Certain Women Kelly Reichardt, 2016, USA (Criterion) A lovely low-key account of everyday lives in today’s America, with Kristen Stewart, Michelle Williams, Laura Dern and a remarkable Lily Gladstone.
The Chase Arthur Penn, 1966, USA (Powerhouse) A powerhouse melodrama about corruption and violence in the South, with a to-die-for cast: Brando, Fonda, Redford, Fox, Duvall, Dickinson, Marshall, Rule… and many more.
Fat City John Huston, 1972, USA (Powerhouse) One of Huston’s finest movies, a grittily authentic foray into the lower echelons of the boxing world, with Stacy Keach and Jeff Bridges.
The General / Sherlock, Jr / Steamboat Bill, Jr Buster Keaton, 1924-8, USA (Eureka) Three of the greatest comedies ever made, by one of cinema’s greatest artists, now beautifully restored.
In a Lonely Place Nicholas Ray, 1950, USA (Criterion) Bogart and Gloria Grahame in Nicholas Ray’s superb blend of noir suspense and adult love-story; the lonely place is Hollywood.
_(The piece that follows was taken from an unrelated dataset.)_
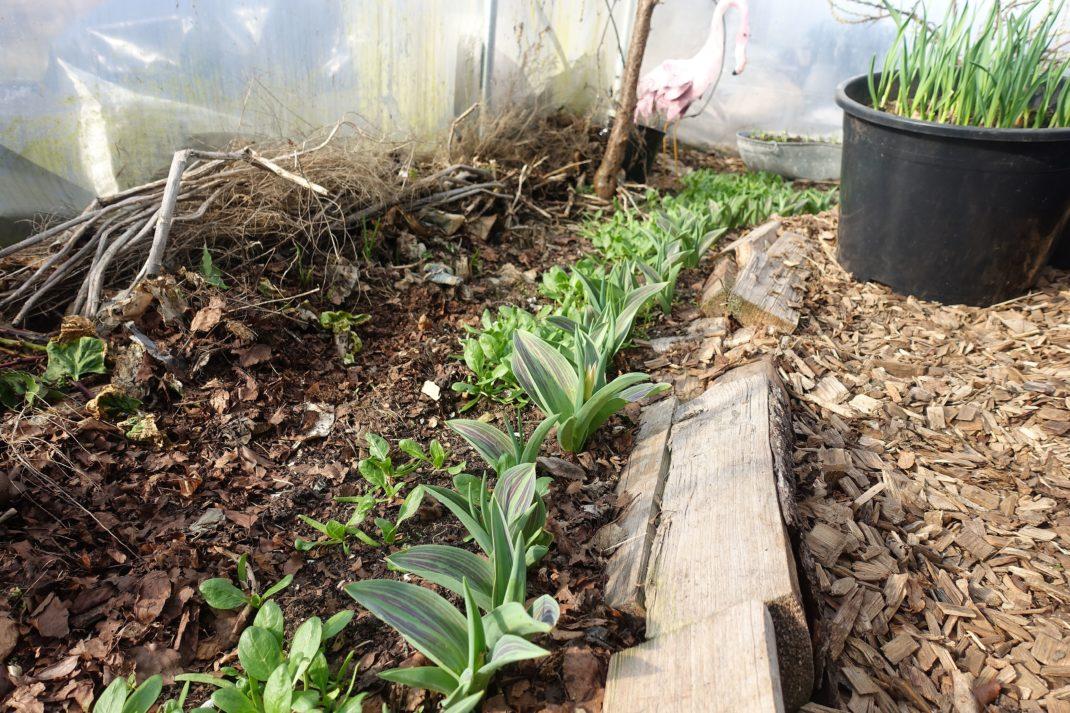 Bild på marken där det spirar gröna blad i en odlingsbädd.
A Journey Through French Cinema Bertrand Tavernier, 2016, France (StudioCanal) A profoundly personal, enormously illuminating, witty, erudite and finally very moving survey of cinematic treasures.
The Love of a Woman Jean Grémillon, 1953, France (Arrow) A late (proto-feminist) gem from one of France’s finest – and, outside of France, most underrated – filmmakers; there’s a terrific lead performance from Micheline Presle.
Lubitsch in Berlin Ernst Lubitsch, 1918-21, Germany (Eureka) A selection of six early rarities from the actor-writer-director-producer later known in Hollywood for his mastery of the light comic touch.
Manila in the Claws of Light / Insiang Lino Brocka, 1975/76, Philippines (BFI) Two raw slices of righteously angry realism from the late, great Filipino auteur.
The Other Side of Hope Aki Kaurismäki, 2017, Finland (Curzon-Artificial Eye) Another beautifully compassionate, deceptively simple fable about today’s injustices from the Finnish maestro.
Paterson Jim Jarmusch, 2015, USA (Thunderbird) Adam Driver fits the bill perfectly as a bus-driver-poet, whose week-in-the-life allows Jarmusch to ruminate on the role of art in the everyday, and vice-versa.
Le Plaisir Max Ophuls, 1952, France (Arrow) A deeply moving triptych adapted from Maupassant, about love, age, happiness and the transience of everything. Gabin and Dannielle Darrieux shine.
A Quiet Passion Terence Davies, 2016, UK (Thunderbird) Davies’ elegant, ambitious and very affecting account of the life and decline of Emily Dickinson, with a wonderful performance by Cynthia Dixon.
Toni Erdmann (Maren Ade, 2016, Germany (Thunderbird) Not, whatever some might have claimed, a comedy as such, but a spot-on study of the ethics and aesthetics of today’s corporate world, with some hilariously subversive set-pieces.
The Wages of Fear Henri-Georges Clouzot, 1953, France (BFI) One of the great suspense movies, beadily misanthropic as only Clouzot could be, and with memorably fine turns from Charles Vanel and Yves Montand.
And if you are feeling generous, you can splash out on The Eric Rohmer Collection (Arrow), which has all six films in the Comédies et proverbes series, including the magnificent The Green Ray, plus four relatively unfamiliar rarities: The Marquise d’O…, Perceval le gallois, The Four Adventures of Reinette and Mirabelle, and The Tree, the Mayor and the Mediatheque. All of these four titles are quite superb and – this will come as no surprise to anyone who knows my taste in cinema – very warmly recommended indeed; having BluRay versions of the visually resplendent Marquise and Perceval, in particular, is most welcome.